Gloria arranges her newly sharpened pencils in their pot and pats them with the palm of her hand. The state of someone’s pencils speaks volumes, as she’s endeavoured to convey to her staff. She’s never understood the derogatory use of the term ‘control freak’.
She surveys her Deputy’s desk and rolls her eyes, even though she’s alone. A half empty coffee mug rests, coasterless, amongst crisp and biscuit crumbs. Wrinkling her nose she sweeps the debris into the bin, then smacks her hands together. Pinned to the corkboard above Steve Honey’s desk are the pictures and notes pupils have given him. He never throws them away. ‘To the Best Teacher in the World’ one of them declares. Gloria sneers. Even his screensaver irritates her, the picture of him in Hawaiian shirt and shorts, surrounded by over-excited ‘kids’, as he calls them. It was taken on one of his innovations; a ‘Fun Day’. Another excuse for everyone to run wild.

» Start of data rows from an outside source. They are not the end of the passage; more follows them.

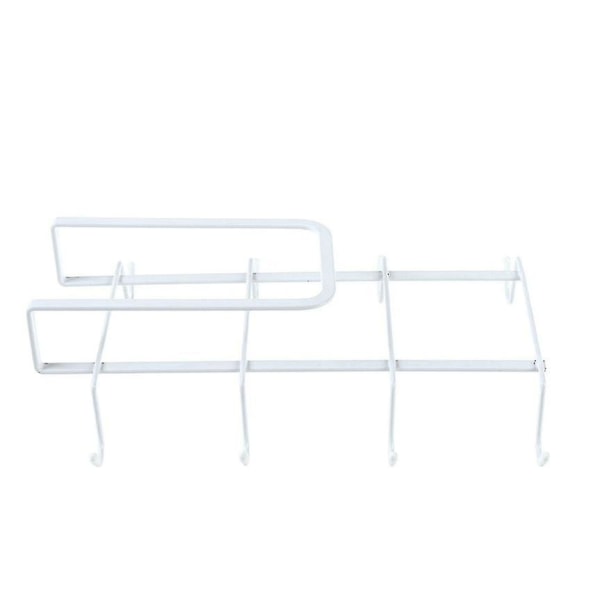 Shelf Mug Holder White Kitchen Utensil Hanging Rack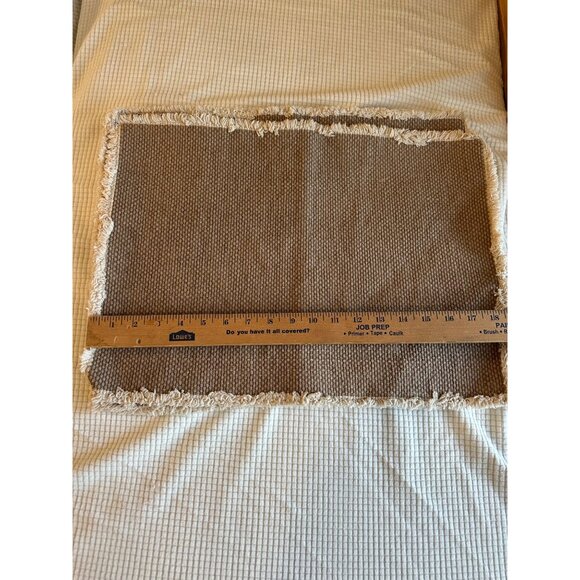 4 Better Homes & Gardens Camel Suede fringe Reversible Placemats Table Top Decor - Picture 11 of 12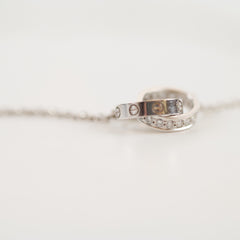 Cartier Baby Love Diamond White Gold Necklace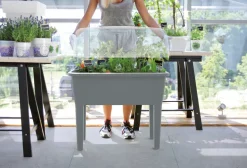 Intratuin Hochbeet Anzuchtkasten grau 77 x 58 x 96,3 cm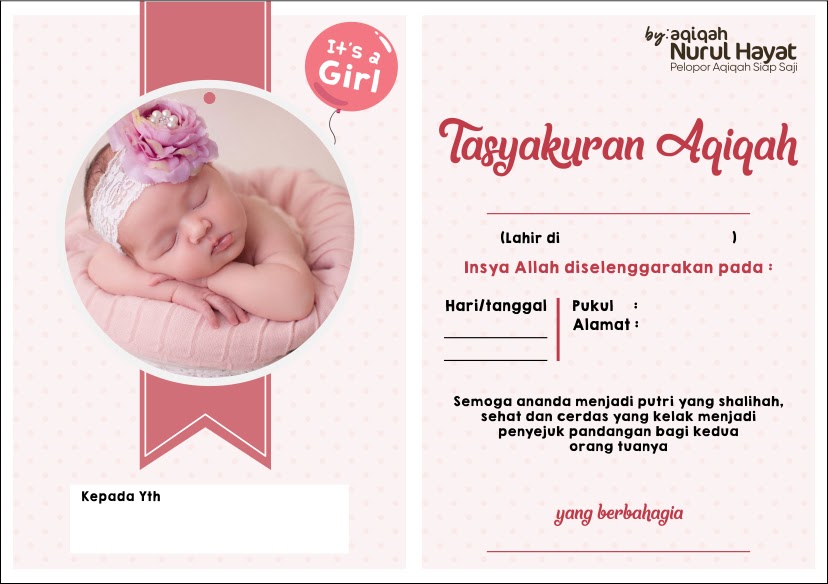 Cara Membuat Kartu Ucapan Kelahiran Bayi Dengan Microsoft Word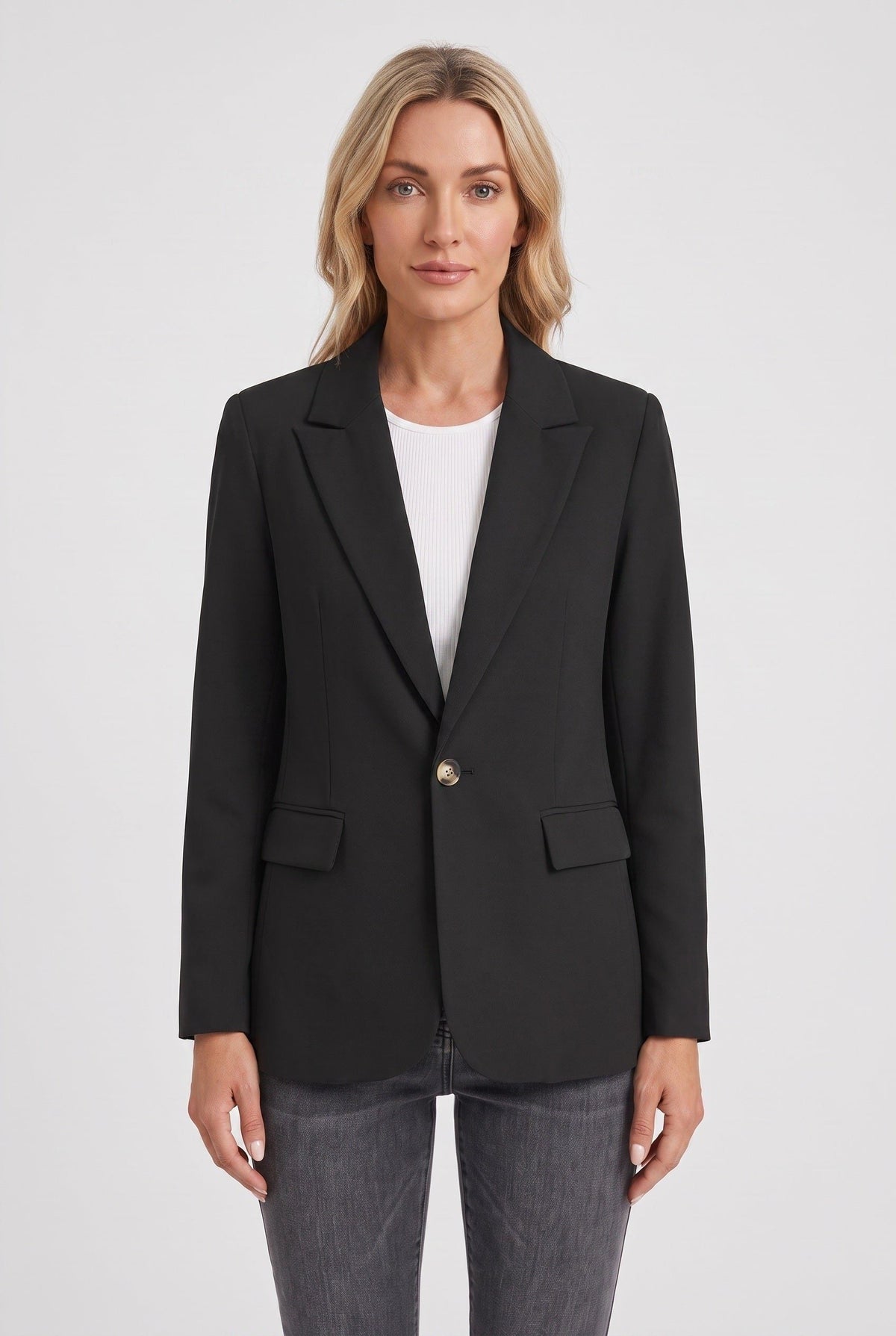 Tilda | Single-Breasted Blazer with Notch Lapels for Women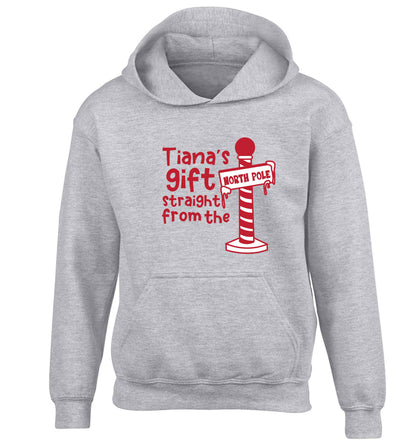 Merry Christmas children's grey hoodie 12-13 Years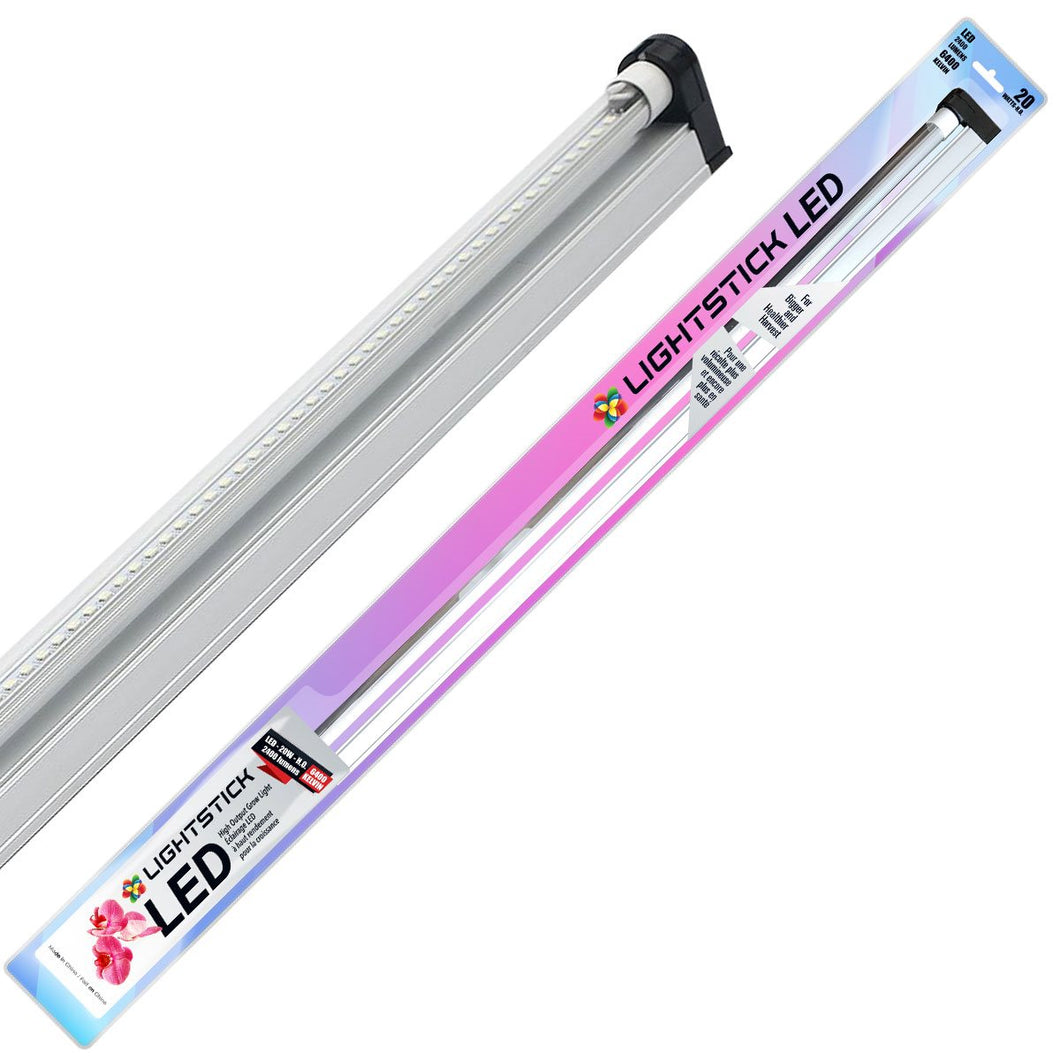 Lightstick LED 6400K 4' Grow Light Strip 120v Linkable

She returns to her own desk and arranges herself carefully, checks that her blouse is free of crumbs and correctly buttoned. She glances at her reflection in her computer monitor. Appearance is important, which is why she introduced the dress code, knowing it would make her unpopular. She’s not paid to be liked. It had been getting out of hand; teachers barely out of college parading round in clothes better suited to a Saturday night out. Not the kind of Saturday night she ever has, of course.
Something thuds against the office window and she opens the blinds a fraction to peer out. Steve, in the midst of an unruly football game, sees her. He raises his hands in a ‘Sorry, Miss’ shrug. The children around him jeer delightedly. Someone even dares to pat him on the back. She snaps the blinds shut and returns to her desk, where she pencils in ‘maintaining a professional distance’ as an item for the staff meeting.
She works for the rest of lunchtime, reviewing Pupil Assessments, which are as disappointing as ever. She snorts as she imagines Steve’s exaggerated Geordie accent proclaiming that there’s more to life than exam results. Tell that to the Board of Governors.
As the afternoon session commences there’s a timid knock on the door. She forces her face into a child friendly expression and invites the visitor in. Grace Bennett, four years old, enormous blue eyes. She clutches a crumpled sheet of paper, which she seems to offer to Gloria as she shyly toddles forwards, thumb in mouth.
‘Is this for me?’ Gloria asks, stretching out her hand. Grace recoils in horror, frantically shaking her head and pointing towards Steve’s desk with her soggy thumb.
The smile remains on Gloria’s face as she promises to make sure Mr Honey gets his picture. She keeps smiling until Grace has backed out of the room, leaving the door swinging. Then, with a cursory glance at the stick-like drawing, she screws the paper into a tight ball and hurls it at the waste paper bin.